23 January 2015

“Thai democracy is dead...”


Democracy Monument

The National Legislative Assembly voted today to impeach former prime minister Yingluck Shinawatra. She has therefore been banned from political activity for the next five years. (Her brother, former PM Thaksin Shinawatra, also received a five-year ban, in 2007.) The verdict was largely a foregone conclusion, as the NLA members were all appointed by the junta.

Yingluck will also face a criminal investigation, the Attorney General announced today. Yingluck had planned to give a press conference following the impeachment vote, though the military prevented her from doing so. Instead, she issued a statement online: “Even as Thai democracy is dead and the rule of law destroyed, anti-democratic forces still remain prevalent as a destructive force, as evident from what I am experiencing.”

Yingluck’s impeachment had been recommended by the National Anti-Corruption Commission, following its investigation into her controversial rice subsidy scheme. (In 2011, the Pheu Thai government agreed to pay farmers up to 50% above the market rate for their rice, intending to withhold it from the world market and thus drive up the price. The result, however, was that other countries increased their rice exports, leaving the government with vast stockpiles that it could not sell.)

Given that Yingluck was removed from office by the Constitutional Court on 7th May last year, her impeachment eight months later seems designed purely to prevent her from returning to power in future elections.

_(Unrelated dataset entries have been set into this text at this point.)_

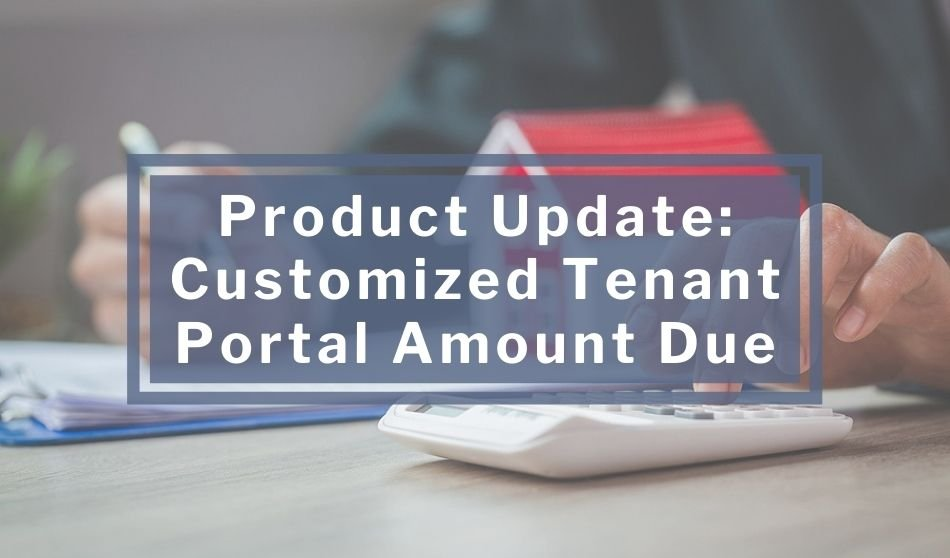 Product Update: Customized Tenant Portal Amount Due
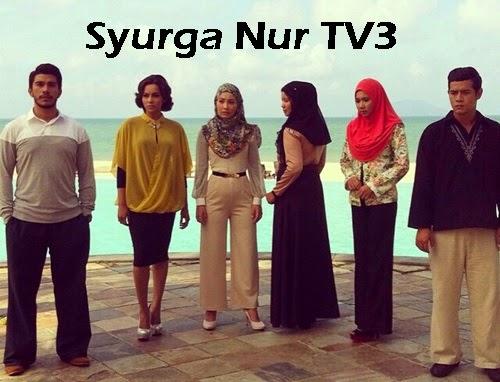 Drama Syurga Nur TV3 Slot Akasia, sinopsis drama Syurga Nur TV3, review drama Syurga Nur TV3, pelakon dan gambar drama Syurga Nur TV3, drama tv bulan ramadhan 2015, rancangan program tv bulan puasa 2015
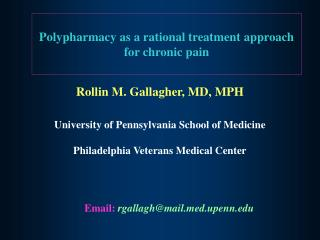 Polypharmacy as a rational treatment approach for chronic pain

It also, therefore, reinforces the impression that last year’s coup (as in 2006) was intended primarily to remove all traces of Thaksin’s political influence. (Thaksin led the most popular political movement in Thai history, though he was viewed as a threat by the military and the Privy Council, thus his nominees Samak Sundaravej and Somchai Wongsawat were both removed by the Constitutional Court.)

The NACC had also recommended the impeachment of Somsak Kiatsuranon and Nikhom Wairatpanich—former speakers of the House of Representatives and the Senate, respectively—though their impeachments were rejected by the NLA. Somsak and Nikhom had organised parliamentary votes to amend article 117 of the constitution, in an attempt to restore a fully-elected Senate.

(The 1997 constitution established an elected Senate for the first time, though after the military’s 2007 constitution the Senate was only 50% elected; the proposed amendment was rejected by the Constitutional Court.) Ironically, the military violated the constitution by declaring martial law, and then tore up the entire charter when they launched the coup, yet Somsak and Nikhom faced the threat of impeachment for attempting to amend individual articles in parliament.

Yingluck was elected in 2011. Just as Thaksin was deposed following People’s Alliance for Democracy protests, Yingluck was dismissed after protests by the People’s Democratic Reform Committee. In both cases, the protesters caused maximum disruption as a pretext for a coup—the PAD occupied Suvarnabhumi airport in 2008, and the PDRC sabotaged the election in 2014—though no protest leaders have been prosecuted. In Yingluck’s case, the protests began after her attempt to secure an amnesty for Thaksin, a policy that was condemned by both sides of the political divide.